===== LISTING =====
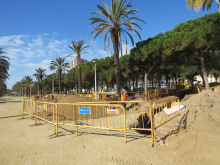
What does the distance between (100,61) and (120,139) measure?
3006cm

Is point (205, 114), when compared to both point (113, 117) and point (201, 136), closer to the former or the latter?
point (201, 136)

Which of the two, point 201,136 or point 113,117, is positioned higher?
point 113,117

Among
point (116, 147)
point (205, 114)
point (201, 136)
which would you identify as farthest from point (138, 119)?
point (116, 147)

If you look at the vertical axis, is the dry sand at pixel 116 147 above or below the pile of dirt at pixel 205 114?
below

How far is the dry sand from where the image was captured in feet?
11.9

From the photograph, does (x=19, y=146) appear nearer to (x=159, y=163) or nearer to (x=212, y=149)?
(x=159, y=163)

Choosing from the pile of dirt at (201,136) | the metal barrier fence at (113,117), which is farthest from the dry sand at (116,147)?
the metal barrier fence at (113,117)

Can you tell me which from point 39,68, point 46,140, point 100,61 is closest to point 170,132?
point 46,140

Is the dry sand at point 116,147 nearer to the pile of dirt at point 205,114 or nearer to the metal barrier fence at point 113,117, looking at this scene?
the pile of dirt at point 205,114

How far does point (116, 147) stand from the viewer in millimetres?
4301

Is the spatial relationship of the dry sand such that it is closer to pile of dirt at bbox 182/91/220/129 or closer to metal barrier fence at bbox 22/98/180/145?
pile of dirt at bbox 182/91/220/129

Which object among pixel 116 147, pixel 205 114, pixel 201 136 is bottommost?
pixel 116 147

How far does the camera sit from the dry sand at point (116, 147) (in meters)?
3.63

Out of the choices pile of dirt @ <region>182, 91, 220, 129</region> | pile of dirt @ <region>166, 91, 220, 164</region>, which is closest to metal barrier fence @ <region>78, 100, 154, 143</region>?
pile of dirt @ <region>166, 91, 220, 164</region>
=====
===== LISTING =====
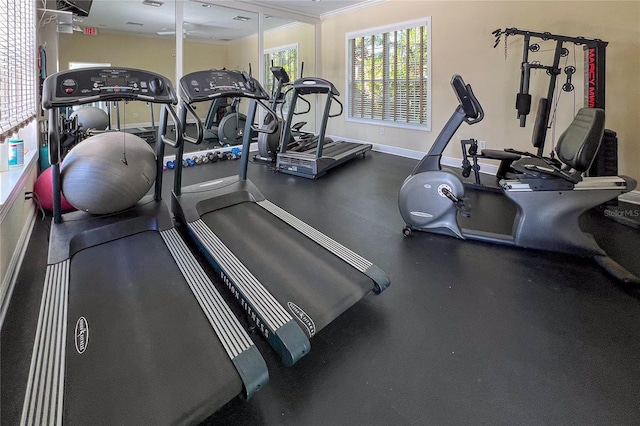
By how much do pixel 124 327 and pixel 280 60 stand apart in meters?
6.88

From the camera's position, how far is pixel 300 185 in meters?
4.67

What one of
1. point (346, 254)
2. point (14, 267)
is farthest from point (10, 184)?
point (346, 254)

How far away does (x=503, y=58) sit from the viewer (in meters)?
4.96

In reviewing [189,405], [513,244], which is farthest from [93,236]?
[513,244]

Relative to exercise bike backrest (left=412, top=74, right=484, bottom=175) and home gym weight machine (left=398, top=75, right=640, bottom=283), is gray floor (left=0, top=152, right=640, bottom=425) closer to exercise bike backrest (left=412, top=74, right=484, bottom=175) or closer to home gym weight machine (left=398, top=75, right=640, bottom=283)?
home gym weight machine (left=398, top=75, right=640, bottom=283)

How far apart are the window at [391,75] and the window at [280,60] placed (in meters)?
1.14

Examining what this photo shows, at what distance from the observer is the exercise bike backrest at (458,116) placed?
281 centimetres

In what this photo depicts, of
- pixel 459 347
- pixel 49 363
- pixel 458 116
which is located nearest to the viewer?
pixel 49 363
=====
**TASK OBJECTIVE**:
State how many lines in the records above contain the string "bbox", treating uppercase and lowercase as different. Give only the number.

**RESPONSE TO THE TASK**:
2